• [Exercise] When you set down the entries, keep every word exactly as it is but drop the pictures.

----------------------------------------

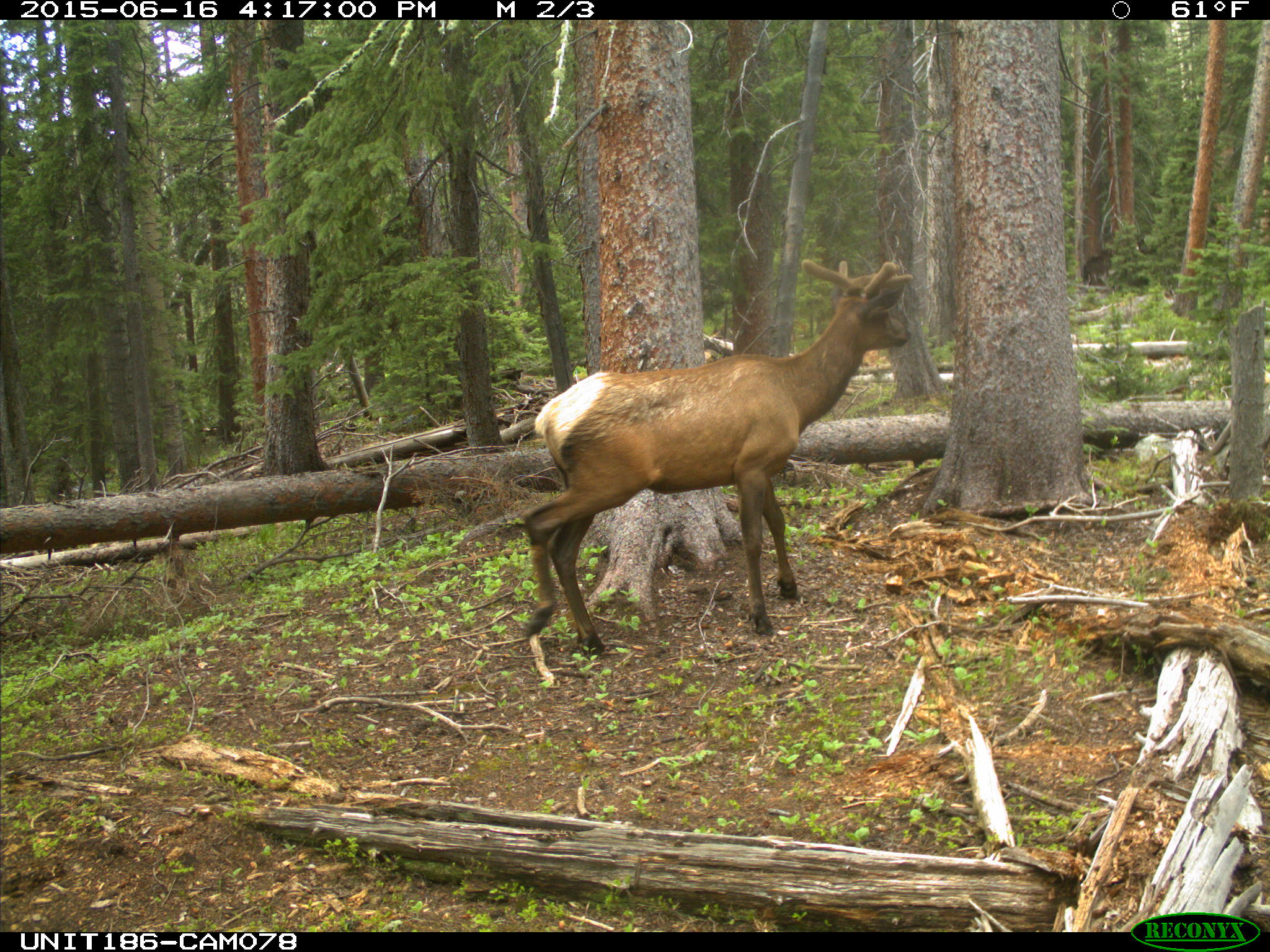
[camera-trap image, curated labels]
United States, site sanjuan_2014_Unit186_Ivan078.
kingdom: Animalia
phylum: Chordata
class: Mammalia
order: Artiodactyla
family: Cervidae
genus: Cervus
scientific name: Cervus elaphus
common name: red deer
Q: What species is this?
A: Cervus elaphus (red deer).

----------------------------------------

• [Solution to this problem]
[camera-trap image, curated labels]
United States, site sanjuan_2014_Unit186_Ivan078.
kingdom: Animalia
phylum: Chordata
class: Mammalia
order: Artiodactyla
family: Cervidae
genus: Cervus
scientific name: Cervus elaphus
common name: red deer
Q: What species is this?
A: Cervus elaphus (red deer).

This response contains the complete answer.